[Votre consigne]:
D'après le reportage ci-dessous sur l'incendie du Bronx, expliquez en une à trois phrases pourquoi les branches de l'arbre devant l'immeuble sinistré rappellent des décorations de Noël.

[Texte étudié]:
◇ ◇ ◇ ◇ ◇ ◇ ◇
Pas de traces de feu sur la façade de l’immeuble, pas d’eau au sol, pas de badauds, le lieu ne laisse rien deviner de la violence d’un incendie qui a fait douze morts jeudi soir dans le Bronx.

Le froid, qui a fait descendre le mercure sous la barre des -10°C durant la nuit, semble avoir gelé la scène, où seuls deux camions de pompiers, gyrophares allumés, rappellent le drame.

Sur le trottoir devant l’immeuble sinistré, de l’eau projetée par les pompiers a gelé sur les branches d’un arbre, rappelant les décorations de Noël qui ont envahi la 187ème rue, à quelques mètres de là.

Dans ce quartier historiquement italien mais aujourd’hui très mélangé, ils sont très peu à s’arrêter pour scruter l’immeuble, derrière le cordon de sécurité, saisis par le vent qui donne une température à -15°C en ressenti.

Deux hommes d’une vingtaine d’années vont et viennent, entre les allées de l’épicerie du coin de la rue et le trottoir, une couverture de la Croix rouge sur les épaules.

Le regard absent, dans le vague, ils refusent de répondre aux questions des journalistes qui les abordent.

“C’est arrivé comme ça”, raconte Rafik Al-Jabali, qui tient l’une des trois épiceries du carrefour le plus proche de l’immeuble, en faisant claquer ses doigts.

Il était au lit, lorsque le feu a pris, explique-t-il, et le temps qu’il mette le nez à la fenêtre de son immeuble, situé quasiment en face du lieu de l’incendie, les pompiers étaient déjà à pied d’oeuvre et une épaisse fumée sombre sortait de plusieurs fenêtres.
◇ ◇ ◇ ◇ ◇ ◇ ◇
[Éléments du jeu de données]:

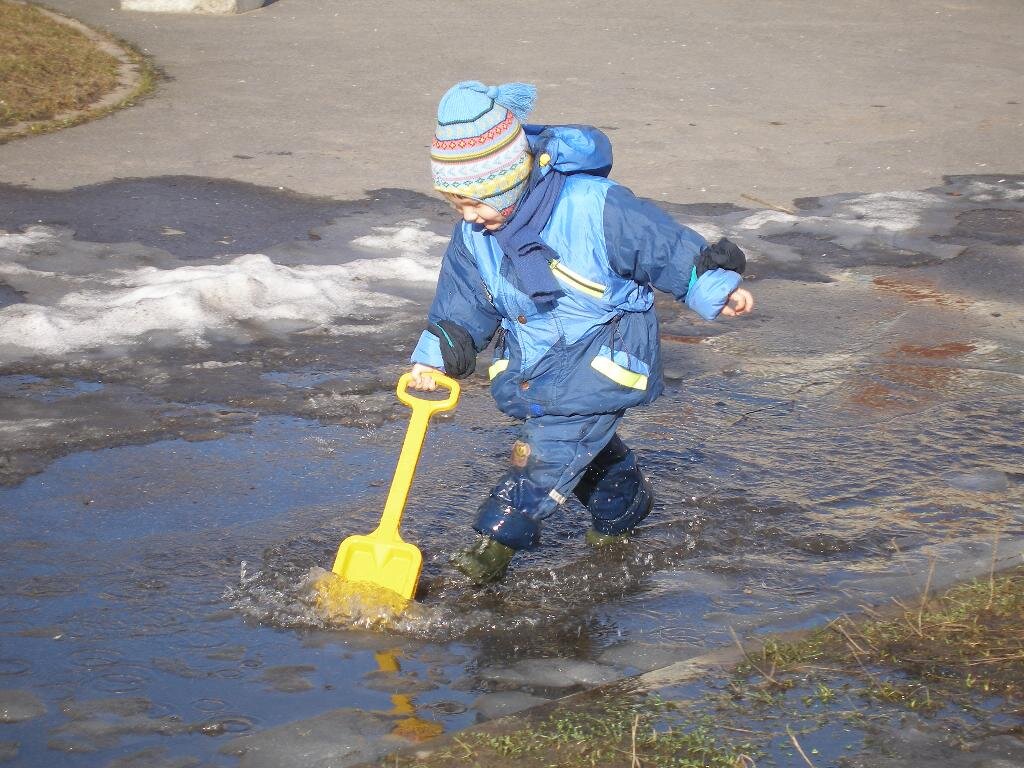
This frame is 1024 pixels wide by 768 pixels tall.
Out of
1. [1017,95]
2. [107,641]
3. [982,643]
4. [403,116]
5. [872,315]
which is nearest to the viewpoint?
[982,643]

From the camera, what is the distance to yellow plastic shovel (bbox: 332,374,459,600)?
3502mm

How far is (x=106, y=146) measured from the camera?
790cm

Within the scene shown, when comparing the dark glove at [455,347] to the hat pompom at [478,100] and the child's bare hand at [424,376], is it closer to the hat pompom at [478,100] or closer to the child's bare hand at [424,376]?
the child's bare hand at [424,376]

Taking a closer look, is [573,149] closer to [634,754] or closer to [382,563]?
[382,563]

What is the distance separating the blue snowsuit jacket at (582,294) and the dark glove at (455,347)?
3 centimetres

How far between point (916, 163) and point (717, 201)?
5.85ft

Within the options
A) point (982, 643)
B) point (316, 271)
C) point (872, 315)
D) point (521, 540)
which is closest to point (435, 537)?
point (521, 540)

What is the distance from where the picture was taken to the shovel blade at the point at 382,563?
11.5ft

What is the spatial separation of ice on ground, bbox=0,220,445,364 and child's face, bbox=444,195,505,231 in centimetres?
225

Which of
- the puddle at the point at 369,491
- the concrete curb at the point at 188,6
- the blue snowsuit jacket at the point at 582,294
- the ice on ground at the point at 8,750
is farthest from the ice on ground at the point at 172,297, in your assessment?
the concrete curb at the point at 188,6

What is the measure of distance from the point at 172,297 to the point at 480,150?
2.73m

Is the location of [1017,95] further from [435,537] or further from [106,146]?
[435,537]

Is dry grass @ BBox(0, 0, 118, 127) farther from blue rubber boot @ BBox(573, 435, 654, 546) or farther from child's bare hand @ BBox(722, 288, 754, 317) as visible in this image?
child's bare hand @ BBox(722, 288, 754, 317)

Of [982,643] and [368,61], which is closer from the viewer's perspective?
[982,643]
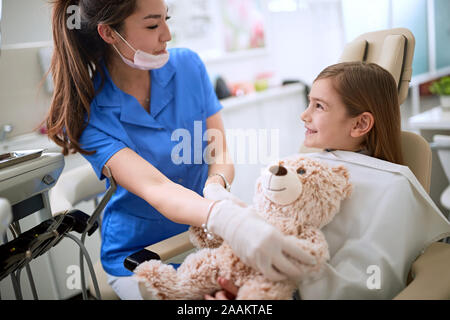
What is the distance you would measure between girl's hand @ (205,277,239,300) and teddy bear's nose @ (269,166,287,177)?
211 mm

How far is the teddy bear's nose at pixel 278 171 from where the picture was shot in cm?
69

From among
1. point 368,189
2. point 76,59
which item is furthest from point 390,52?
point 76,59

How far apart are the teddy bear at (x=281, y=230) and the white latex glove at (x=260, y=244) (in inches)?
0.7

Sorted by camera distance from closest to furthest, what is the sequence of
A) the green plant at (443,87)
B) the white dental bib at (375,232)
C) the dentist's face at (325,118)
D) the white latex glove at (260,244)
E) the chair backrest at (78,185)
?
the white latex glove at (260,244) < the white dental bib at (375,232) < the dentist's face at (325,118) < the chair backrest at (78,185) < the green plant at (443,87)

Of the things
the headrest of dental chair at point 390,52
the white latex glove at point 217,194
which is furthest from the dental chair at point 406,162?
the white latex glove at point 217,194

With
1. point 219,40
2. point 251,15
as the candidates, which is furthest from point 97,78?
point 251,15

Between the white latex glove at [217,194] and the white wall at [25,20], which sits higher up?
the white wall at [25,20]

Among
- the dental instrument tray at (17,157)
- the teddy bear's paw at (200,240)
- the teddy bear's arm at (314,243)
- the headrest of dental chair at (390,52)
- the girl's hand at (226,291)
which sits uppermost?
the headrest of dental chair at (390,52)

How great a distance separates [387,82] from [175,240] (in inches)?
24.0

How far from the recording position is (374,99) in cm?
90

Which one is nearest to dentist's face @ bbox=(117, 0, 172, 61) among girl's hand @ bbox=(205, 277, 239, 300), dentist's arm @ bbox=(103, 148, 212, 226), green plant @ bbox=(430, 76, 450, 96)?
dentist's arm @ bbox=(103, 148, 212, 226)

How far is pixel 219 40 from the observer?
10.8 ft

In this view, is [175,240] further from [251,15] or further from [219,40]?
[251,15]

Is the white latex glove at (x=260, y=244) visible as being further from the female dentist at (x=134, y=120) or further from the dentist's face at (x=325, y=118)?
the dentist's face at (x=325, y=118)
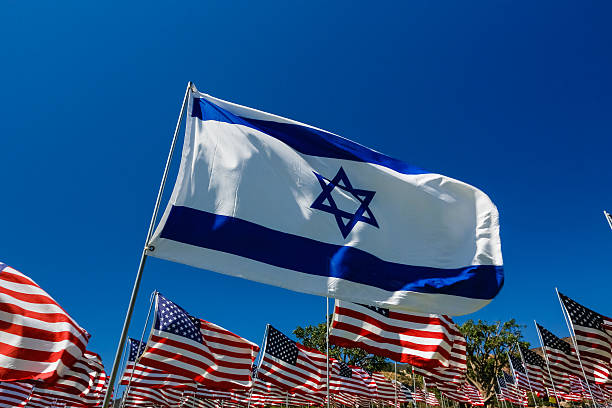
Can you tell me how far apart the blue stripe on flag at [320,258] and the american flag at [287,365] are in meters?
12.3

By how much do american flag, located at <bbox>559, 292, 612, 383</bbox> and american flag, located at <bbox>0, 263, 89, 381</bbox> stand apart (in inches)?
704

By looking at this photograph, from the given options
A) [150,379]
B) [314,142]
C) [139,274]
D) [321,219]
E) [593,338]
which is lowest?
[139,274]

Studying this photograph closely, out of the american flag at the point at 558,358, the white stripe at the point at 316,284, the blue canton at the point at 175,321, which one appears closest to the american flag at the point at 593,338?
A: the american flag at the point at 558,358

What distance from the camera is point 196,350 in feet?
41.0

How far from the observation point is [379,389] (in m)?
26.1

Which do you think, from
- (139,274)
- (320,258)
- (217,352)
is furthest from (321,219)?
(217,352)

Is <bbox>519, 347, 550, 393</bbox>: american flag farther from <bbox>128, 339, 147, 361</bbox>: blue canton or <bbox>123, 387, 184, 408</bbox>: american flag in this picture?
<bbox>128, 339, 147, 361</bbox>: blue canton

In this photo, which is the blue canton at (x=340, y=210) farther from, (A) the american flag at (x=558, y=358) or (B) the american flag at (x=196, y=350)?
(A) the american flag at (x=558, y=358)

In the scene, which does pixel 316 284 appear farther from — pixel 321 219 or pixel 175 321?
pixel 175 321

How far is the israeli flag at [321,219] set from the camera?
4188 mm

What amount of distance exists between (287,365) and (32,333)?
11.0 metres

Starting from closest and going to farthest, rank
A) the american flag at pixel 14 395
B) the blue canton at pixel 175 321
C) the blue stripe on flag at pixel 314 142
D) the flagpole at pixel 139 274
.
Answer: the flagpole at pixel 139 274 → the blue stripe on flag at pixel 314 142 → the blue canton at pixel 175 321 → the american flag at pixel 14 395

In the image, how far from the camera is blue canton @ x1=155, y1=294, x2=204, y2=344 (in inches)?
480

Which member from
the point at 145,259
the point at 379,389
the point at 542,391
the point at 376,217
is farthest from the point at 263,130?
the point at 542,391
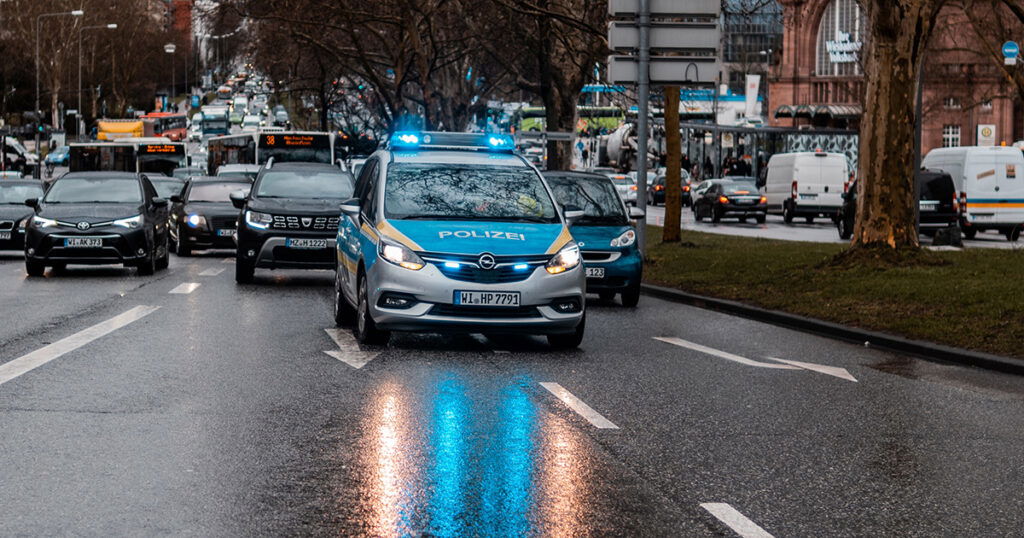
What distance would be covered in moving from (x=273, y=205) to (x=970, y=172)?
23346 mm

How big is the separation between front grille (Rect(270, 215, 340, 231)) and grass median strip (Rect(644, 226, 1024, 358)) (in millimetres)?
4694

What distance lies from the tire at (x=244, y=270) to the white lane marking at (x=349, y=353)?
24.5 feet

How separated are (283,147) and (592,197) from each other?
98.5 ft

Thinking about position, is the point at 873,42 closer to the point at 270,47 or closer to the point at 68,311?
the point at 68,311

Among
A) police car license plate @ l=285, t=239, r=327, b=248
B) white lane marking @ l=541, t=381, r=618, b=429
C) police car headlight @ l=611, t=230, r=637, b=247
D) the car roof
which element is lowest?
white lane marking @ l=541, t=381, r=618, b=429

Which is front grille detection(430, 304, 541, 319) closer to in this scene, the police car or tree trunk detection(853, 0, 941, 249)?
the police car

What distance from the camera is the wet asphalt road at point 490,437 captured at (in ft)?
22.4

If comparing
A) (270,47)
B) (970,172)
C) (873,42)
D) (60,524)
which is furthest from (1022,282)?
(270,47)

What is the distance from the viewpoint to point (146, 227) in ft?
79.0

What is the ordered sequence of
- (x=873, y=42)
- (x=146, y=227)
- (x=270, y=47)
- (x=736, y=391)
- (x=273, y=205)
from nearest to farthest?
(x=736, y=391) < (x=873, y=42) < (x=273, y=205) < (x=146, y=227) < (x=270, y=47)

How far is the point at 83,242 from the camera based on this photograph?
23.3 m

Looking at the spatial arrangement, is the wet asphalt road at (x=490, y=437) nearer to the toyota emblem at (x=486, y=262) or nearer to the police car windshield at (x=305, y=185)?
the toyota emblem at (x=486, y=262)

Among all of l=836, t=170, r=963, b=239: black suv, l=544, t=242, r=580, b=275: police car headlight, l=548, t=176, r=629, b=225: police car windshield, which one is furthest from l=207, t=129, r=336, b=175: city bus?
l=544, t=242, r=580, b=275: police car headlight

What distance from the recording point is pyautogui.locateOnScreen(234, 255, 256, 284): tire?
22.2 m
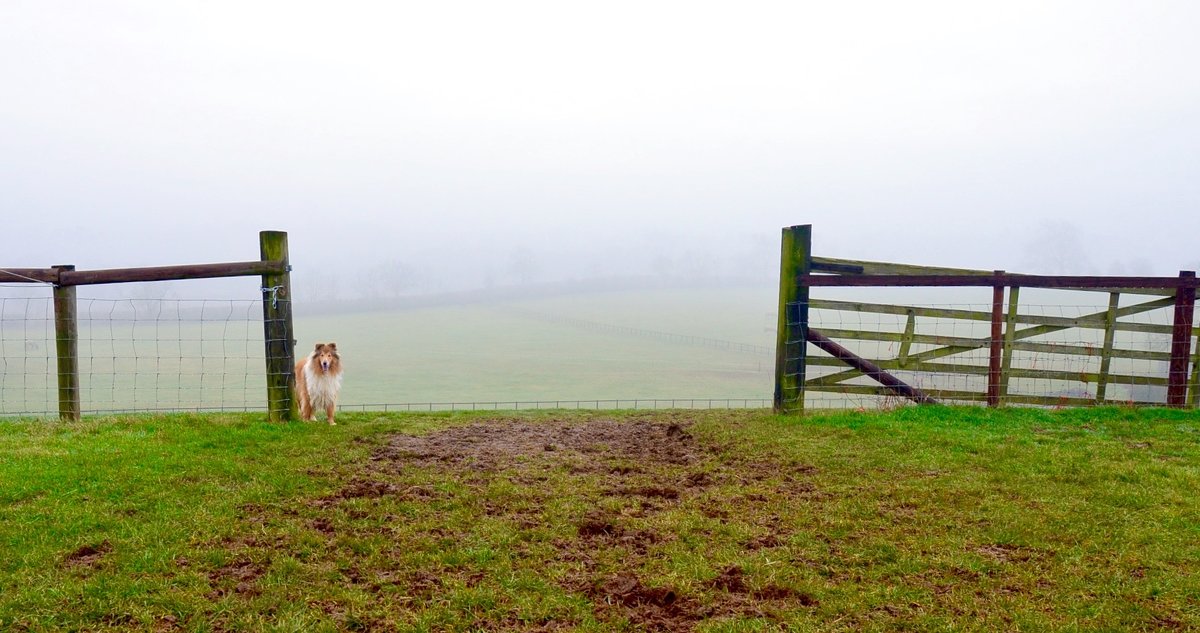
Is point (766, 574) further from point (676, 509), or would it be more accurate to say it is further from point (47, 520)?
point (47, 520)

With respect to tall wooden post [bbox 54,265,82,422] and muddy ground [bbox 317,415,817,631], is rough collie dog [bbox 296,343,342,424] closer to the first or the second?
muddy ground [bbox 317,415,817,631]

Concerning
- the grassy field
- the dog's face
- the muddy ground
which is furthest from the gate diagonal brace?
the dog's face

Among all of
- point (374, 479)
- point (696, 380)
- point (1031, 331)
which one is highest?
point (1031, 331)

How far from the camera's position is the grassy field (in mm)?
3549

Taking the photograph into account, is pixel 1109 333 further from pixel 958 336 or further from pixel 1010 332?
pixel 958 336

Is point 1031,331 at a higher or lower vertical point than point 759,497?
higher

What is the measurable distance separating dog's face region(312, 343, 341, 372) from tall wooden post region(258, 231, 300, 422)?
30cm

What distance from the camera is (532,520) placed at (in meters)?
4.86

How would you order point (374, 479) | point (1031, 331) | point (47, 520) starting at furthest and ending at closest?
point (1031, 331) < point (374, 479) < point (47, 520)

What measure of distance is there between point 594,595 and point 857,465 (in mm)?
3623

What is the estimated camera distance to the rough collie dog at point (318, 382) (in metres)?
8.40

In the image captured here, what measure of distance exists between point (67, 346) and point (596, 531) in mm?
7288

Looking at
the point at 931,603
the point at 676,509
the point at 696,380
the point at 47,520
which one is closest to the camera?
the point at 931,603

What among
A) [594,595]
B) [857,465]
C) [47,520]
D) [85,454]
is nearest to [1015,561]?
[857,465]
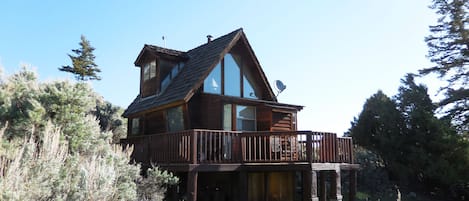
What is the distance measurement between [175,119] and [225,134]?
10.8ft

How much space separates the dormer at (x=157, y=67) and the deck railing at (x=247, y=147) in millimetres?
3850

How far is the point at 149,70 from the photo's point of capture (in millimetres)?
16188

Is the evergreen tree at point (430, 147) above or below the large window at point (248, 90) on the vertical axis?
below

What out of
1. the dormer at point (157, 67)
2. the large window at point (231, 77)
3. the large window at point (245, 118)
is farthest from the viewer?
the dormer at point (157, 67)

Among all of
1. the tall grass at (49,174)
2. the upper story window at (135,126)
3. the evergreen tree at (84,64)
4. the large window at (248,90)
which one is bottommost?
the tall grass at (49,174)

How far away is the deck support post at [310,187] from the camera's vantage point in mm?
10836

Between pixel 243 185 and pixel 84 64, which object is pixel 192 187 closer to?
pixel 243 185

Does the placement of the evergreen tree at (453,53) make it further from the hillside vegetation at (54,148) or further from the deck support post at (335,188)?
the hillside vegetation at (54,148)

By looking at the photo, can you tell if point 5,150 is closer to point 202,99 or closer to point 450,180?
point 202,99

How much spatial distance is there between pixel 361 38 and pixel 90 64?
32.2m

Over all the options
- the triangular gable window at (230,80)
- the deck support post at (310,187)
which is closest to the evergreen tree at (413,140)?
the triangular gable window at (230,80)

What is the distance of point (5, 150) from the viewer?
231 inches

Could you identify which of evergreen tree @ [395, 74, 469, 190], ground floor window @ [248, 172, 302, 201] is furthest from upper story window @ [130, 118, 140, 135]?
evergreen tree @ [395, 74, 469, 190]

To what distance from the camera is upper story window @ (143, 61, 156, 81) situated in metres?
15.8
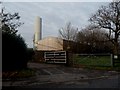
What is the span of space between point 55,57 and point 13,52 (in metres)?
11.4

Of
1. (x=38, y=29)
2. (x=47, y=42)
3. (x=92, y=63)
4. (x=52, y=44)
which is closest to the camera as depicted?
(x=92, y=63)

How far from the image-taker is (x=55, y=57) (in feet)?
103

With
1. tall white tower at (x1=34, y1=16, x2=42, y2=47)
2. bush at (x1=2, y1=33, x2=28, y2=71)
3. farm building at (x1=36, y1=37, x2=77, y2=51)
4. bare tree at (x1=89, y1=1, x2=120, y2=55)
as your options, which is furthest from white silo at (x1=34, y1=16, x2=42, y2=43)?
bush at (x1=2, y1=33, x2=28, y2=71)

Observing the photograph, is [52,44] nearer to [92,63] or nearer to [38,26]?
[38,26]

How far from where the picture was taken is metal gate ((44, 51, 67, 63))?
1204 inches

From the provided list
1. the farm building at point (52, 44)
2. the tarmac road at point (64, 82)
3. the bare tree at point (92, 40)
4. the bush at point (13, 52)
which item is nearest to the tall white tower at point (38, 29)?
the farm building at point (52, 44)

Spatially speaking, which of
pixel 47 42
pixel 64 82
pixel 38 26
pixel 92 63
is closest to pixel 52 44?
pixel 47 42

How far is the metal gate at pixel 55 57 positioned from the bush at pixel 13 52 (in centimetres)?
925

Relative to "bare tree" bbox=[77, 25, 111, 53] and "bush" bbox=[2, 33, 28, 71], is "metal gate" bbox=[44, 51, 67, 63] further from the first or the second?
"bare tree" bbox=[77, 25, 111, 53]

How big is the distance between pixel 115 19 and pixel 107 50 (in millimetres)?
24473

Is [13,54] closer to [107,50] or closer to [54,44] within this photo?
[107,50]

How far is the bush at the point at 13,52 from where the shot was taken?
64.3ft

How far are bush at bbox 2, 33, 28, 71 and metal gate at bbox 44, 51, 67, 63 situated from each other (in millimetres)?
9250

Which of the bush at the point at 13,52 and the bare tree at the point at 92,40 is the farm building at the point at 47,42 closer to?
the bare tree at the point at 92,40
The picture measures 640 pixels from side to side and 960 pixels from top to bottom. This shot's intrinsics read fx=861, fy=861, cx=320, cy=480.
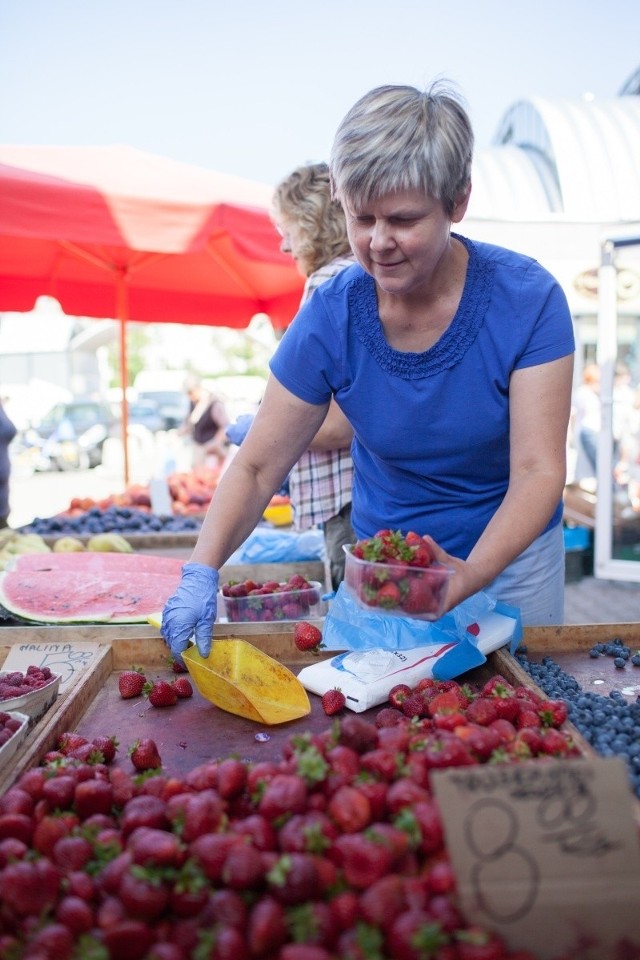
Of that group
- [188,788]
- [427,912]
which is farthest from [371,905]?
[188,788]

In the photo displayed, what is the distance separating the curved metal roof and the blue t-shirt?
39.6 feet

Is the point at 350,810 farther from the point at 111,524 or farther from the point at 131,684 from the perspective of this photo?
the point at 111,524

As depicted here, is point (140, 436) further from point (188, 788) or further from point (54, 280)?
point (188, 788)

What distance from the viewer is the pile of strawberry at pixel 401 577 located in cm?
163

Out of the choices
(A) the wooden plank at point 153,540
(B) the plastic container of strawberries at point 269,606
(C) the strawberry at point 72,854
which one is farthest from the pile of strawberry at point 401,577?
(A) the wooden plank at point 153,540

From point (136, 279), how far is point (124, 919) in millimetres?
7315

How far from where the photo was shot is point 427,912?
1.06 meters

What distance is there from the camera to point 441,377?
2.10 metres

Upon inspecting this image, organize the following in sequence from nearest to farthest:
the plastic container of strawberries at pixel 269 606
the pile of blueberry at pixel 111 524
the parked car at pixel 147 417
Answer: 1. the plastic container of strawberries at pixel 269 606
2. the pile of blueberry at pixel 111 524
3. the parked car at pixel 147 417

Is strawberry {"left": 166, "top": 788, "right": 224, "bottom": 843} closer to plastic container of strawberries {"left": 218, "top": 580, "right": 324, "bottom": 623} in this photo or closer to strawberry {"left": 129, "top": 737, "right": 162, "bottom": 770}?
strawberry {"left": 129, "top": 737, "right": 162, "bottom": 770}

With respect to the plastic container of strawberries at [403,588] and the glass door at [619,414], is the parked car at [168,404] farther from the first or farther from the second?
the plastic container of strawberries at [403,588]

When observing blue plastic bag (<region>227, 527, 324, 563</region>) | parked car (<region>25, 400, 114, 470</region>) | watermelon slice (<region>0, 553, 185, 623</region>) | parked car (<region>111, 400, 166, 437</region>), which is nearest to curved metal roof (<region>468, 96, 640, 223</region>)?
blue plastic bag (<region>227, 527, 324, 563</region>)

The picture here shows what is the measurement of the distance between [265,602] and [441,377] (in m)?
1.21

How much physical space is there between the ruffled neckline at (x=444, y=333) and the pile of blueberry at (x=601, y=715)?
77 centimetres
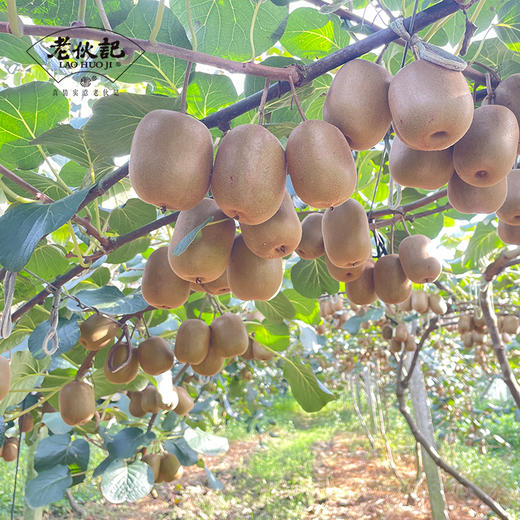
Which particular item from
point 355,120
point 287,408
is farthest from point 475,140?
→ point 287,408

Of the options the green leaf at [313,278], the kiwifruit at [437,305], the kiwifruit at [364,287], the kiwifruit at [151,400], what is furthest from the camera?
the kiwifruit at [437,305]

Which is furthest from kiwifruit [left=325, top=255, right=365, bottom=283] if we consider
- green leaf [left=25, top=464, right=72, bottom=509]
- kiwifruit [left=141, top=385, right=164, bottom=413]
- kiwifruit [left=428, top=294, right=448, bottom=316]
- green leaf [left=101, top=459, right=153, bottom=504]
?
kiwifruit [left=428, top=294, right=448, bottom=316]

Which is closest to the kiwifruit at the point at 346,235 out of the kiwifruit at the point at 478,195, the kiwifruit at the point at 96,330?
the kiwifruit at the point at 478,195

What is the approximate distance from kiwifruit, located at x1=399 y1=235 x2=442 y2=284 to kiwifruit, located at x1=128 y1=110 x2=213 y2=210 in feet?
2.20

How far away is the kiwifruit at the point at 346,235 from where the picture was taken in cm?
98

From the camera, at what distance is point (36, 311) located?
1545mm

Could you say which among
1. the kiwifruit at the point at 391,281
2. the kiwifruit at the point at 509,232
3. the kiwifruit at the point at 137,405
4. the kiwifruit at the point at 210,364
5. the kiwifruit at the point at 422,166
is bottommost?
the kiwifruit at the point at 137,405

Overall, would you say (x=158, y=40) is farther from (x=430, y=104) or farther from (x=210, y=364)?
(x=210, y=364)

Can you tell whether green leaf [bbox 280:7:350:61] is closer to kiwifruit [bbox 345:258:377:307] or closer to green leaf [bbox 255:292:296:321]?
kiwifruit [bbox 345:258:377:307]

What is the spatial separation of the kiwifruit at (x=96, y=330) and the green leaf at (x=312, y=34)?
0.92m

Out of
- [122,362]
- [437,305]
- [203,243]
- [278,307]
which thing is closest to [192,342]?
[122,362]

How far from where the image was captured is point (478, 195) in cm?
82

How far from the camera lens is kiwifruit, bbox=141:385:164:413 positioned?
1.80 meters

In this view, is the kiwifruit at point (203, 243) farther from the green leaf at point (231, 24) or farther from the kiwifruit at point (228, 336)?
the kiwifruit at point (228, 336)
◇ ◇ ◇ ◇ ◇ ◇ ◇
[Réponse ci-dessous]:
L'eau projetée par les pompiers a gelé sur les branches de cet arbre, car le froid a fait descendre le mercure sous les -10°C pendant la nuit. Cette glace rappelle les décorations de Noël de la 187ème rue, toute proche.